В числе тех, над кем они были не властны, был ефрейтор Лакош. События последних недель градом обрушились на него и в щепки разнесли ту цитадель, что воздвигли в душе его воспитание и пропаганда. Но под обломками ее теплились давно забытые чувства, побуждавшие к действию.
Вскоре после Рождества оборвалась последняя нить. Его любимый маленький “фольксваген”, верный спутник на протяжении долгих, исполненных невзгод лет, приказал долго жить. По приказанию каптенармуса шофер отогнал его в ремонтную роту. Через три недели его обещали вернуть на полном ходу. Лакош прекрасно понимал, чего следует ждать от подобных обещаний. Три недели… За это время могло случиться все что угодно.
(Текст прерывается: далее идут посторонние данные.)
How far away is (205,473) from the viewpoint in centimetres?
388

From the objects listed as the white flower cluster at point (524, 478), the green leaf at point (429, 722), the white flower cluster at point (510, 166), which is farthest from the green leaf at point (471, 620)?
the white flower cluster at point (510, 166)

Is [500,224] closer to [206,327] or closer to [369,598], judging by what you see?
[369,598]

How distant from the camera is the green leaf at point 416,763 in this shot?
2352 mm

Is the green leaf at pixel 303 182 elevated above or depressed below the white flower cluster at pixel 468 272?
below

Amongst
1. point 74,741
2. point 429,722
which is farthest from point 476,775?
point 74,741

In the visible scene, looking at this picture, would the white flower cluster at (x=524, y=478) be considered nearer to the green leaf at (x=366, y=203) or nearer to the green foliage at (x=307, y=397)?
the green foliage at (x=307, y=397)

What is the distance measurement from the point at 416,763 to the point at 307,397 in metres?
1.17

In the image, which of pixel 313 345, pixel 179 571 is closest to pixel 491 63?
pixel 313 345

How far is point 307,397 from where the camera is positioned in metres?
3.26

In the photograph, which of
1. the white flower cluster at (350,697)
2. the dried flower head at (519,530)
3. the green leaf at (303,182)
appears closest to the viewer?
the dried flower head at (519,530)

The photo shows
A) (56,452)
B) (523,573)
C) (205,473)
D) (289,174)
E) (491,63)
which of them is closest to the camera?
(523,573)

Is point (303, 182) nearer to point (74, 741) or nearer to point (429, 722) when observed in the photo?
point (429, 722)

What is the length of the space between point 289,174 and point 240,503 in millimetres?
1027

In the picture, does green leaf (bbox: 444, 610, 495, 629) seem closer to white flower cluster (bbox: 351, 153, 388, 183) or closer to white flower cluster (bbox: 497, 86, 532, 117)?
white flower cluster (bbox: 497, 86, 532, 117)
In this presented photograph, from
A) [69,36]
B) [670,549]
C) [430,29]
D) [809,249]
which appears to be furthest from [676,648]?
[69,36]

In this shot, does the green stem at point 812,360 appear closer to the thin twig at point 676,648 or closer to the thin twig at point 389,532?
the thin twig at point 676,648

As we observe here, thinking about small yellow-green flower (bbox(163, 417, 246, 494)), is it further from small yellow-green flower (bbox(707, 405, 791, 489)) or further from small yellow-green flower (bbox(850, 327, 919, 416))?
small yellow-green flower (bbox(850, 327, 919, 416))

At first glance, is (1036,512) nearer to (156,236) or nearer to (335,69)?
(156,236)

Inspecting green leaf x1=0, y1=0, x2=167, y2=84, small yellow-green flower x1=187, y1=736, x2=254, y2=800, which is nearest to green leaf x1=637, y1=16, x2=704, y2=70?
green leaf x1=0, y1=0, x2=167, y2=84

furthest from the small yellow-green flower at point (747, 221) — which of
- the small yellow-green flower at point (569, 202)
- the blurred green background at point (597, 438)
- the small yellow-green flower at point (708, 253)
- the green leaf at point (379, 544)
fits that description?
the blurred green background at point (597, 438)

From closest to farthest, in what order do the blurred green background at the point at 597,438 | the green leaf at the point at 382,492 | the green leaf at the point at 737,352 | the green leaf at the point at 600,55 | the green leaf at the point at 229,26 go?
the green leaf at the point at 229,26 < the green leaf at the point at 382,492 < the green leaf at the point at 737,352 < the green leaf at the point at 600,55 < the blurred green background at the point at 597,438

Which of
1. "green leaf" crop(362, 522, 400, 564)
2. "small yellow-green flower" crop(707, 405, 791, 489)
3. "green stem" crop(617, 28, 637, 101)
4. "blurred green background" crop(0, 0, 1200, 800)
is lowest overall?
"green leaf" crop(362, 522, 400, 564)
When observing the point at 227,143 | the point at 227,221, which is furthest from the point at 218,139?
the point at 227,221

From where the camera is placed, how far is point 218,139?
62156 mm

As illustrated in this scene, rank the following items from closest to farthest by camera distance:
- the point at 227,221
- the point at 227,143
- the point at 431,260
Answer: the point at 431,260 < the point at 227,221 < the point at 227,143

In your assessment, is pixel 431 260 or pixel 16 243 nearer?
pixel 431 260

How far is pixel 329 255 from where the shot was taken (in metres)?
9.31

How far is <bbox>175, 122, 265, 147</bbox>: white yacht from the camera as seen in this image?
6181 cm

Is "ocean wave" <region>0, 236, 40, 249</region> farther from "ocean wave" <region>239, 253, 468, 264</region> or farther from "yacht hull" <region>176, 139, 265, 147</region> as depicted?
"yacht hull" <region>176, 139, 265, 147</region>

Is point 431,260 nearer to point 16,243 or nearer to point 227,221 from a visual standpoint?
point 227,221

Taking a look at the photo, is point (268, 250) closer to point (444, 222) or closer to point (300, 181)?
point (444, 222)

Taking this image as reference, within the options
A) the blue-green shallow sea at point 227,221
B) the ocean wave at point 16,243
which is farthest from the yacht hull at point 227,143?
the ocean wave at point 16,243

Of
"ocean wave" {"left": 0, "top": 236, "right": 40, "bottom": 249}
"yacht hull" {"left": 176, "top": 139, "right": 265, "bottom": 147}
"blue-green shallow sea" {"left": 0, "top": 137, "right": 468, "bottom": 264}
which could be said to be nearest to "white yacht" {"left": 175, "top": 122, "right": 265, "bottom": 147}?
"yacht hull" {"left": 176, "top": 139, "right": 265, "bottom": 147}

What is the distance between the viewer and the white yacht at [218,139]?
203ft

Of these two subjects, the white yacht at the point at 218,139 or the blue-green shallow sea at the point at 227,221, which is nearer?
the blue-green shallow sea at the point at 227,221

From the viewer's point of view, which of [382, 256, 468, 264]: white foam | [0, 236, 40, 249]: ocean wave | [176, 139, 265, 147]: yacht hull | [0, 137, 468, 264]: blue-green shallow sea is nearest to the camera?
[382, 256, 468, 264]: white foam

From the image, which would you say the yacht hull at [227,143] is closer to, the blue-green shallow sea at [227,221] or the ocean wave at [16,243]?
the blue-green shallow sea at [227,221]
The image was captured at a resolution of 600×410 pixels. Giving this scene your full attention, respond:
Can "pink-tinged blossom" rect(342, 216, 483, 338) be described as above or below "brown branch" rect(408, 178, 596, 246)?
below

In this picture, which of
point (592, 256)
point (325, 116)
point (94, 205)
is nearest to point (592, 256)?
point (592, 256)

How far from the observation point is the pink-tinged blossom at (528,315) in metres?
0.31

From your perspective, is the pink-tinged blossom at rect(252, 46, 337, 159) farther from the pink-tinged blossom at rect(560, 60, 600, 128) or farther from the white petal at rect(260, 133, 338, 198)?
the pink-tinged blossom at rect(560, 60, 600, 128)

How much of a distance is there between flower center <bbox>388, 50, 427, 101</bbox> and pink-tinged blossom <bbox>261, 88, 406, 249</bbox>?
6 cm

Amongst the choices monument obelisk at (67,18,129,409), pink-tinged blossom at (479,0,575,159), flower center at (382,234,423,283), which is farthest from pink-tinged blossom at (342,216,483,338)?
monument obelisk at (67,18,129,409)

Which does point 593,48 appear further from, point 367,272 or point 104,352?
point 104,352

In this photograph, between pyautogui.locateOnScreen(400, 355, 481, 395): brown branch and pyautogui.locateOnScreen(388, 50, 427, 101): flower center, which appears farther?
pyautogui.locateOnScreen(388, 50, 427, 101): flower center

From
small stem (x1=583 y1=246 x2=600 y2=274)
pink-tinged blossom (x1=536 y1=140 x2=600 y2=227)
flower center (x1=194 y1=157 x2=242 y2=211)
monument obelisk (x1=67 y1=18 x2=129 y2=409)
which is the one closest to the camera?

Он распрощался с машиной навсегда и грустно побрел назад через овраг. Снег хрустел и скрипел у него под ногами, позади постепенно стихал треск сварки, стук и лязг разных инструментов. Тусклый свет струился с безоблачного неба на искрящийся снег; отвесные выступы отбрасывали синие тени. Над черными печными трубами у входов в блиндажи вились тонкие струйки дыма. Голодранцы-румыны засыпали красно-коричневые воронки от бомб, разорвавших колею. Закутанные пехотинцы топтались в грязно-серой луже вокруг полевой кухни. Перед завешанным мешками входом в одно из убежищ какой-то солдат наскоро заталкивал в кастрюли снег. Заметив проходящего мимо Лакоша, он поднял голову.
– Эй, Карл, старина! Ты здесь откуда?
Ефрейтор замер. Голос был ему знаком. Он бросил взгляд на окликнувшего его – и действительно, это был Зелигер, когда-то служивший у них на кухне.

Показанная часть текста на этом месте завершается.